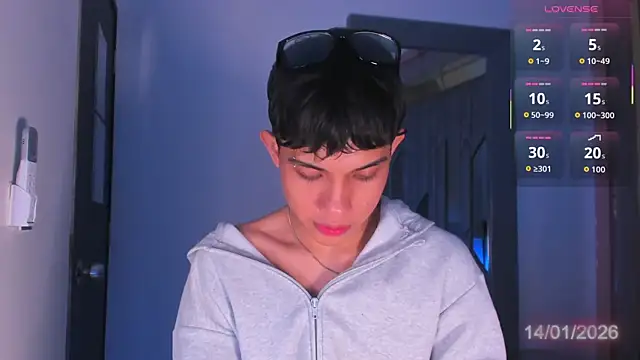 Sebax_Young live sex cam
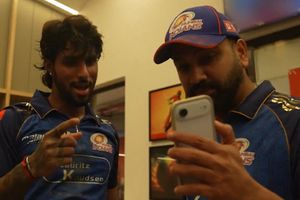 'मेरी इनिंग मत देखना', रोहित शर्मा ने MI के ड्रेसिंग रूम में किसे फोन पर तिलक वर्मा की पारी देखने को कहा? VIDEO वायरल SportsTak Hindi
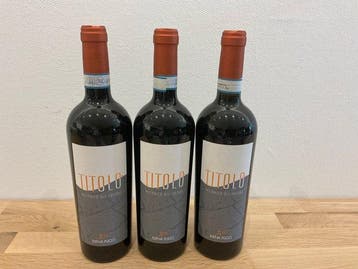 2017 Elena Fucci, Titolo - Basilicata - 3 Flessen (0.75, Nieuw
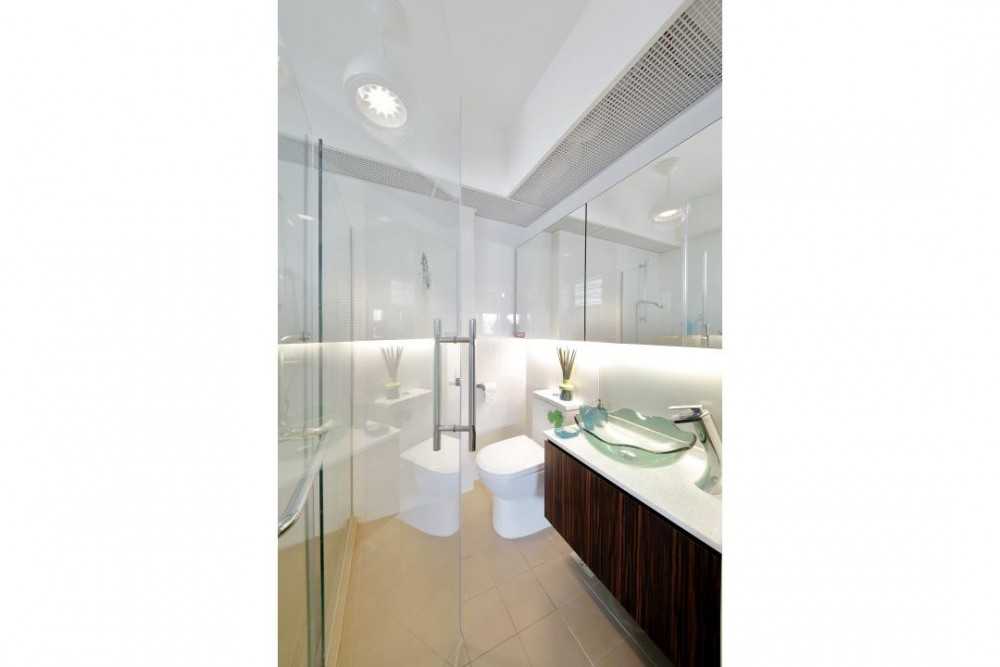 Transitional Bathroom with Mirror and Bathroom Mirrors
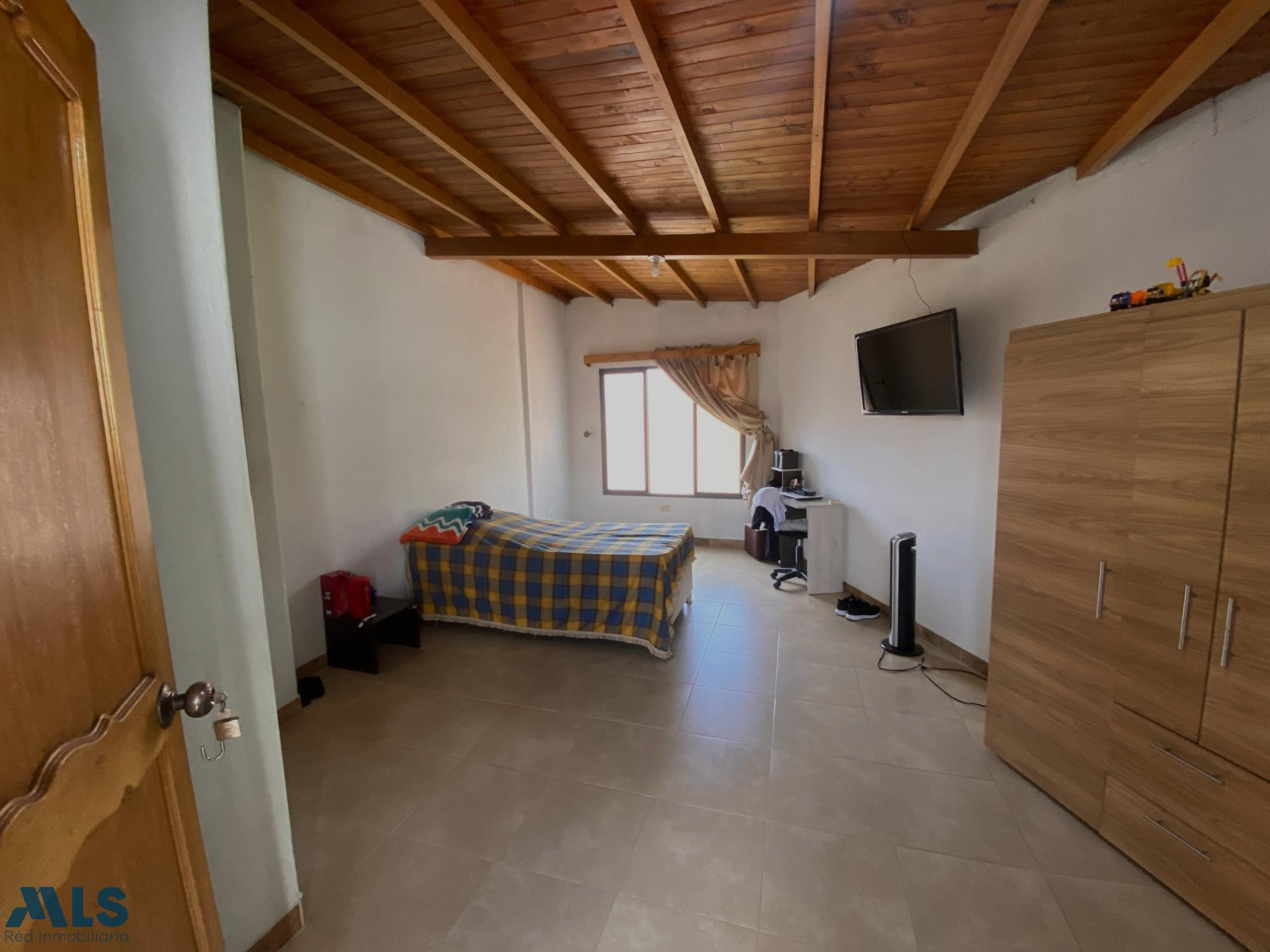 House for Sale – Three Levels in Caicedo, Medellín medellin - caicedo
--------
## Problem to work on
Leave the pictures behind and transcribe every record above exactly.

## Answer to this problem
 Sebax_Young live sex cam
 'मेरी इनिंग मत देखना', रोहित शर्मा ने MI के ड्रेसिंग रूम में किसे फोन पर तिलक वर्मा की पारी देखने को कहा? VIDEO वायरल SportsTak Hindi
 2017 Elena Fucci, Titolo - Basilicata - 3 Flessen (0.75, Nieuw
 Transitional Bathroom with Mirror and Bathroom Mirrors
 House for Sale – Three Levels in Caicedo, Medellín medellin - caicedo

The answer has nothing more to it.